The model you’re using really matters

Windsurf allows you to choose between three models: GPT 4o, Claude 3.5 Sonnet and Cascade Base. I’ve tried GPT 4o and Claude 3.5 Sonnet primarily, and I’ve got to say that Claude 3.5 Sonnet beats GPT 4o for the sort of coding tasks I’ve been using it for, hands down. Interestingly, I’m a huge fan of GPT 4o via ChatGPT for everyday tasks, but for coding, Claude 3.5 Sonnet is my go-to choice now.

If you want structured outputs, give it structured prompts

Think of using these tools like talking to another developer, perhaps someone early on in their career. If you give them vague requirements, chances are that what they’ll build won’t be quite what you were after. If you give them clear and concise specifications, there’s a better chance of getting what you want.

The same thing applies when using AI coding assistants. The more specific you can be, the more likely the outcome will match your expectations.

Keep changesets small and commit often - source control is your friend

Keeping changes small and focused is a fundamental best practice in software development, regardless of your tools. However, it becomes even more critical when using AI coding assistants because they can generate code so quickly that you’ll have hundreds of changes before you realize it. The larger the changeset, the harder it is to spot mistakes and the more time-consuming the review process becomes.

I’m not alone in noticing this challenge. The 2024 DORA Report found that AI adoption is actually negatively impacting software delivery performance, contrary to what many expected. Their research suggests that the dramatic increase in productivity and code generation speed is leading to larger changesets, contradicting DORA’s principle of small batch sizes which are essential for stability.
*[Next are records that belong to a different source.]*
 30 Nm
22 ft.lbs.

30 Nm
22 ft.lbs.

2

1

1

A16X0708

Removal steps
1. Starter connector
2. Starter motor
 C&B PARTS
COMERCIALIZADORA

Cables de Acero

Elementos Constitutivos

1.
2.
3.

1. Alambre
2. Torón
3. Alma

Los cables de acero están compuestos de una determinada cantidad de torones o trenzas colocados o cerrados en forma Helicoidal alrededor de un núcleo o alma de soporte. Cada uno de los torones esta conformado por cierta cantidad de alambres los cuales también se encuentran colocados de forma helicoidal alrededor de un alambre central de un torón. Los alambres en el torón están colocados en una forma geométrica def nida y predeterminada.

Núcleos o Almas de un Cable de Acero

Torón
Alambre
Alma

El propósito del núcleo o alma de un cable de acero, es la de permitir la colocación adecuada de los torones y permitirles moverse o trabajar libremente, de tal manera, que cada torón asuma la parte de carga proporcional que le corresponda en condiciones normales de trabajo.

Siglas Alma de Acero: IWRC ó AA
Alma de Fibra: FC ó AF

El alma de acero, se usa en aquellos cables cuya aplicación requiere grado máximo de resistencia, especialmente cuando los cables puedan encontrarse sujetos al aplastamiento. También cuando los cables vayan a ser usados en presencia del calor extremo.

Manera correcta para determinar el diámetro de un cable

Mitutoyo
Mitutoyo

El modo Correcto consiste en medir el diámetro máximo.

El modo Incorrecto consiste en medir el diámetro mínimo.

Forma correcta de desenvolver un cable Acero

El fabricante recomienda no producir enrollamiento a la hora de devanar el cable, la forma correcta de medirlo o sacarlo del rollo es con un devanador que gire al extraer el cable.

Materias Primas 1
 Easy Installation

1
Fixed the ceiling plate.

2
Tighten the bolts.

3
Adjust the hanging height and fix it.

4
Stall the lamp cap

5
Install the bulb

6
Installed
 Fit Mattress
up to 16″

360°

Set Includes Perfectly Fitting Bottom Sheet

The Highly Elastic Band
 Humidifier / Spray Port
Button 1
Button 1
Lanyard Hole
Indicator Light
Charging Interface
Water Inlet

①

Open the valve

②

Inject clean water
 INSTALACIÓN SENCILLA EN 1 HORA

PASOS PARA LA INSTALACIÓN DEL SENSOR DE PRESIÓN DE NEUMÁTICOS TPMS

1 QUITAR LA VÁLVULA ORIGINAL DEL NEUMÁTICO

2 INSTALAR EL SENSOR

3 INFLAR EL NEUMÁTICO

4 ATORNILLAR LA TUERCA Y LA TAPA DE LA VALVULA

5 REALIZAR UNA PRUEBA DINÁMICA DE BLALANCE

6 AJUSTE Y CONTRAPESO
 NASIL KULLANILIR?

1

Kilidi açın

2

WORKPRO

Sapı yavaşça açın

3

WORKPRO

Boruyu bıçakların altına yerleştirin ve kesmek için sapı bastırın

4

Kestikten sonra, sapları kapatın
Graph from the 2024 DORA Report showing how AI adoption is correlating with decreased software delivery throughput and stability metrics — 2024 DORA Report Finding
AI adoption appears to be negatively impacting software delivery throughput and stability

So what does the future hold?

Research clearly shows that AI coding assistants boost developer productivity, but their impact goes far beyond simple efficiency gains. These tools are enabling a renaissance in personal software development. By handling routine tasks and reducing the cognitive load of working with unfamiliar technologies, they free us up to focus on what truly matters - creating innovative software that delights users and makes us proud.

My Windsurf Profile
Statistics from two months of AI-assisted development

To be honest, it’s been a while since I spent so much time coding. Not for a lack of ideas - I’ve got plenty of those - but for lack of time. Building anything useful takes time, precious time. But with AI coding assistants, I feel supercharged. The barrier between having an idea and bringing it to life has never been lower, especially for experienced developers who can guide these tools effectively.

Yet this new era of software development brings its own unique challenges. How do we effectively provide AI assistants with enough context about our codebase? How should we store and version control the prompts or specifications we use to guide code generation? And what about the explosion in the number of repositories being created, now that the barrier to creating new projects is so much lower? These represent entirely new problems that we’ll need to solve as this technology matures, and I’ll be writing more about each of these areas as I uncover and learn more about them.

If you haven’t tried an AI coding assistant yet, I strongly encourage you to give it a go. Pick a tool that suits you best and get started. Start small, be patient as you learn how to work with them effectively, and most importantly - have fun exploring what’s possible. Remember that these tools are currently the worst they’ll ever be - just two years ago, what we now take for granted seemed almost impossible.

The future of software development is being reshaped right now, and it’s an incredibly exciting time to be part of it.